Please count the lines below that contain the string "separating" and reply with the number alone.
+++ Extracted data
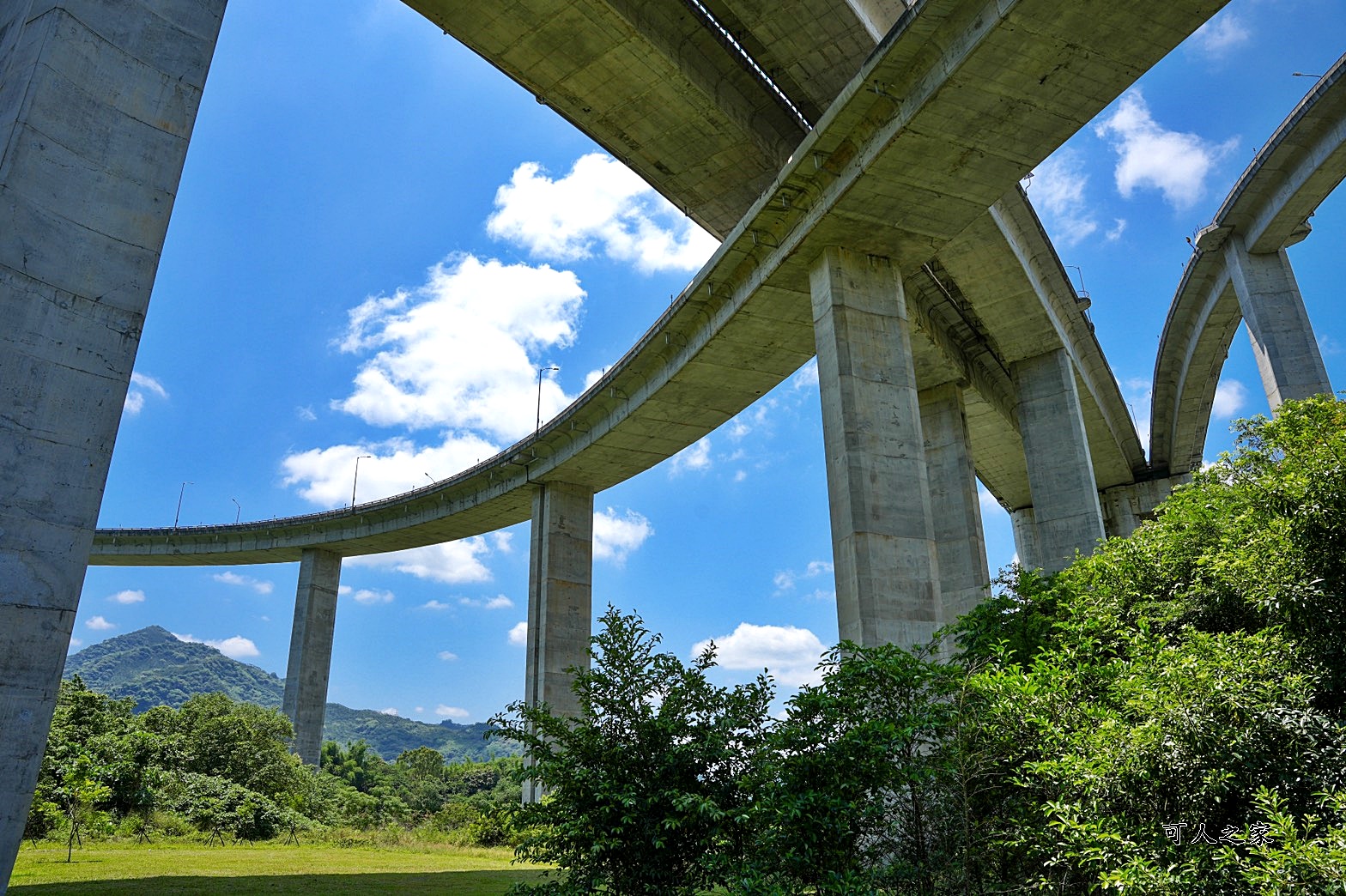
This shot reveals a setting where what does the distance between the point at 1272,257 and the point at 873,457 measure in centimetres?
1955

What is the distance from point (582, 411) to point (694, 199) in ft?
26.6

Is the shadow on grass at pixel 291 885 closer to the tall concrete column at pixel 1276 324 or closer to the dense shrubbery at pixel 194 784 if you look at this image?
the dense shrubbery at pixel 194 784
++++++
+++ Extracted data
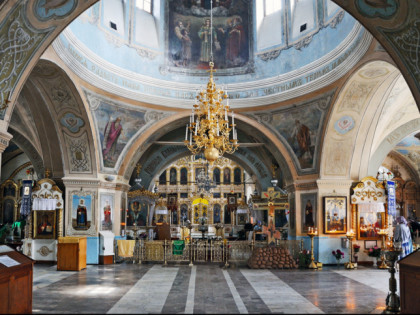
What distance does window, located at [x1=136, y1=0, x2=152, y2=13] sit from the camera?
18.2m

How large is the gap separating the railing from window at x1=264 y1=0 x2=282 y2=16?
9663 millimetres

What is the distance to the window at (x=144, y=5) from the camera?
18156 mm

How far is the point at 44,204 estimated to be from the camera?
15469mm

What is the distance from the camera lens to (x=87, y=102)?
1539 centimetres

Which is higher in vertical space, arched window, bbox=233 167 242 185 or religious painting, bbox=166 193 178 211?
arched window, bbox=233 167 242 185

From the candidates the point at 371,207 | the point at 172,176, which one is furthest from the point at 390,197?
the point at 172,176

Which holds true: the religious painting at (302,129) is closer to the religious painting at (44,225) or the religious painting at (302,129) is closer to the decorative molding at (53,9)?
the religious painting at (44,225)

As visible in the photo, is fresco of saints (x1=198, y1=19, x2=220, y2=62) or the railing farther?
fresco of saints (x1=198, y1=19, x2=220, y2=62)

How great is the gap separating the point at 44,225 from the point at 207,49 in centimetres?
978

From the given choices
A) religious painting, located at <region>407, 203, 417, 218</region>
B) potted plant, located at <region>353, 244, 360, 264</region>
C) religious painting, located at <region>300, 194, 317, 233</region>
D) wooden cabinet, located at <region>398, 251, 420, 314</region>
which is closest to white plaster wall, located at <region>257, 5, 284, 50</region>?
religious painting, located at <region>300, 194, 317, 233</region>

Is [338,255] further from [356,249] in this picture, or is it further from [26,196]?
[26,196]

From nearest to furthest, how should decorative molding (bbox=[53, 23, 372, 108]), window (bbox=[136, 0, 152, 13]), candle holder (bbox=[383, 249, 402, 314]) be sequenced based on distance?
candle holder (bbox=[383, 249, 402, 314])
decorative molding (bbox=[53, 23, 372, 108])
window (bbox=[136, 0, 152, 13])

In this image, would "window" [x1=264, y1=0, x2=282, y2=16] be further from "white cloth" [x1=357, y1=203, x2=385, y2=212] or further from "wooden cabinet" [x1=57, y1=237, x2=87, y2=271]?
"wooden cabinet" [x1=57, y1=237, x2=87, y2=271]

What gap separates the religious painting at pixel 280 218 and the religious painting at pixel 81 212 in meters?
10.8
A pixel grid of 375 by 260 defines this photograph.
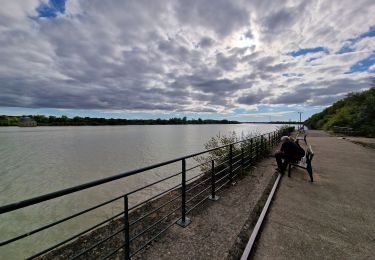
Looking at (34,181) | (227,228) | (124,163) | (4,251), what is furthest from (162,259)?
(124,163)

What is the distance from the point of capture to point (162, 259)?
++++++
+++ Extracted data
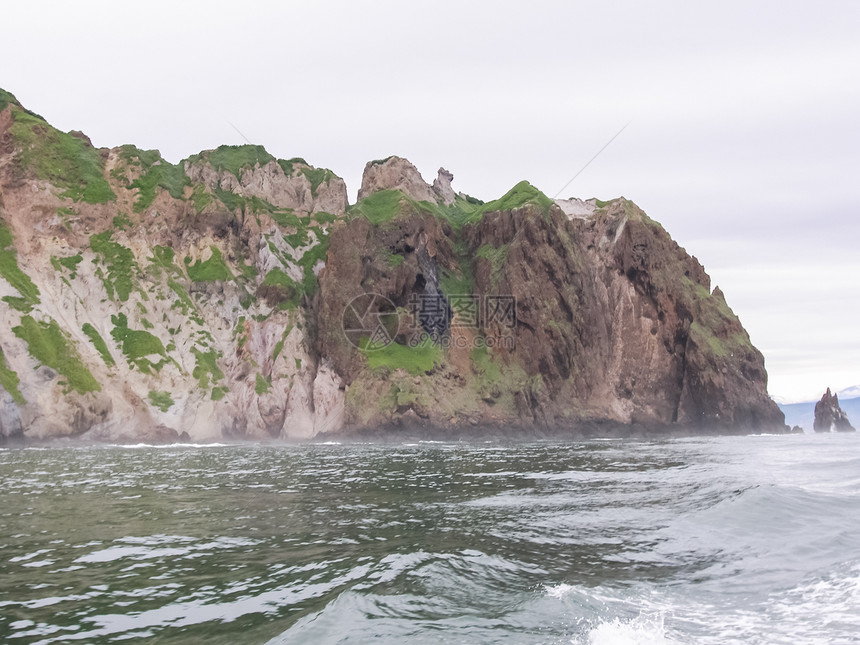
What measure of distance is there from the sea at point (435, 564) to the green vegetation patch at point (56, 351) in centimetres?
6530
++++++
* **Response to the task**
2